▶ **TASK INSTRUCTIONS**
If an entry includes an image, drop the image and copy the rest verbatim.

[Opening GIVEN DATA section]

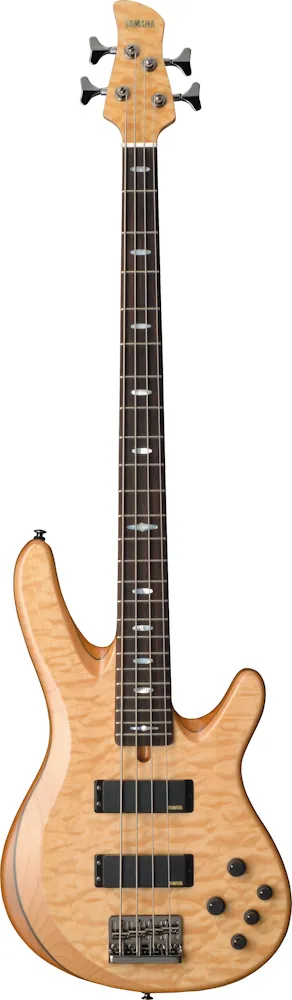 Yamaha TRB1004JNT
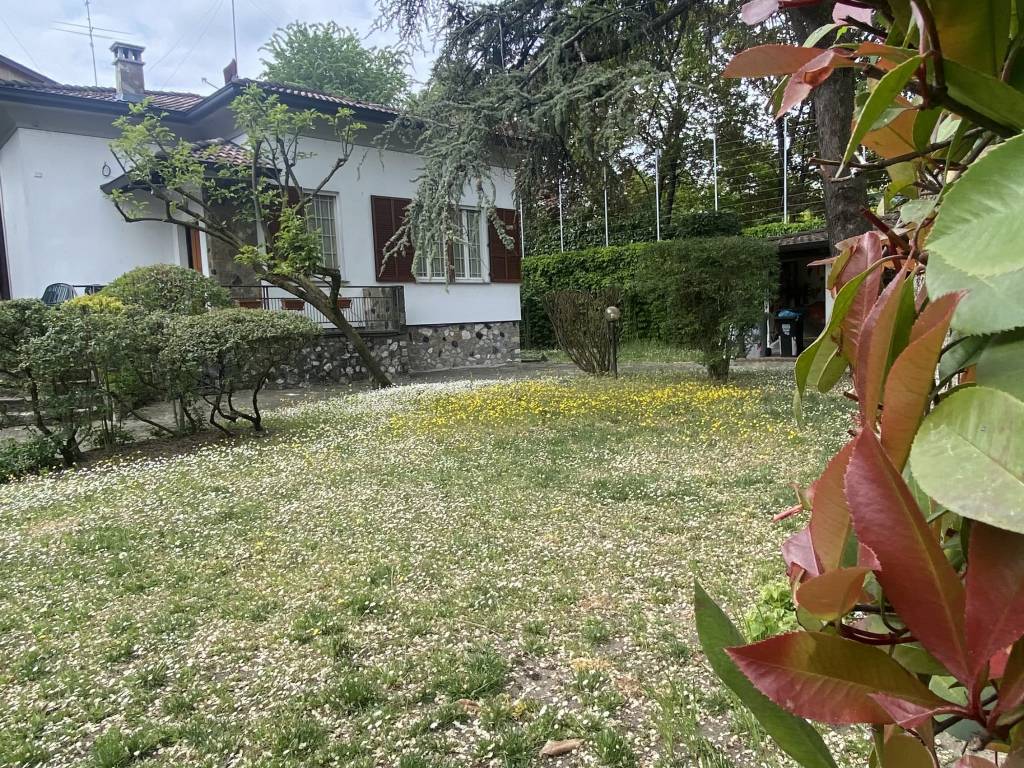 Villa a Piacenza - Foto 3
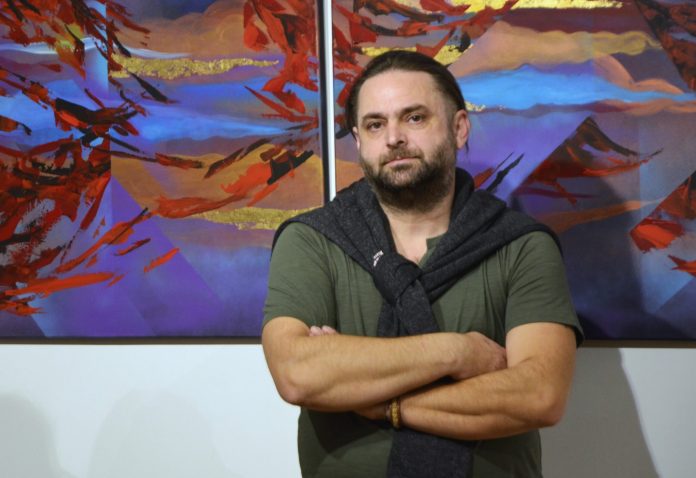artistul-stefan-postol-va-deschide-un-centru-de-arta-la-oradea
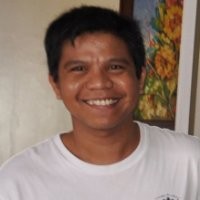 Leo Calimutan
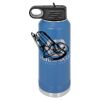 Polar Camel 32 oz. Double Wall Insulated Water Bottle Thumbnail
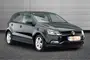 2016 Volkswagen Polo 1.0 Match 5dr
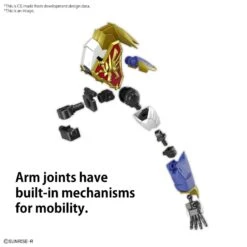 Bandai High Grade Mashin Hero Wataru Ryujinmaru Amplified -Negozio JapanWorld economico bandai high grade mashin hero wataru ryujinmaru amplified 9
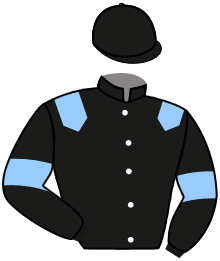 Casaque n°3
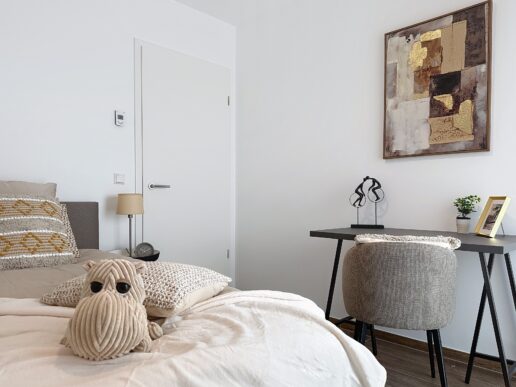InterieurstylingMarmer (14)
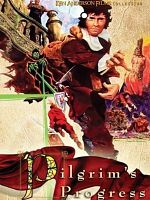poster de Pilgrim's Progress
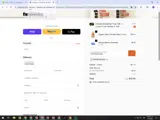 FATFRIDAY2025 coupon verification screenshot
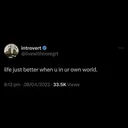 @lil..president7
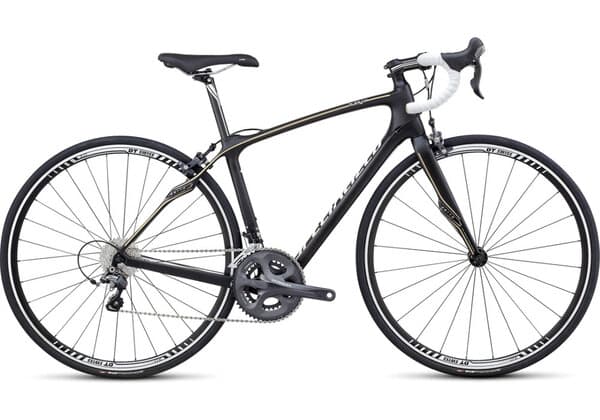Bicycle Image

[Closing GIVEN DATA section]

▶ **ANSWER BOX**
 Yamaha TRB1004JNT
 Villa a Piacenza - Foto 3
artistul-stefan-postol-va-deschide-un-centru-de-arta-la-oradea
 Leo Calimutan
 Polar Camel 32 oz. Double Wall Insulated Water Bottle Thumbnail
 2016 Volkswagen Polo 1.0 Match 5dr
 Bandai High Grade Mashin Hero Wataru Ryujinmaru Amplified -Negozio JapanWorld economico bandai high grade mashin hero wataru ryujinmaru amplified 9
 Casaque n°3
InterieurstylingMarmer (14)
poster de Pilgrim's Progress
 FATFRIDAY2025 coupon verification screenshot
 @lil..president7
Bicycle Image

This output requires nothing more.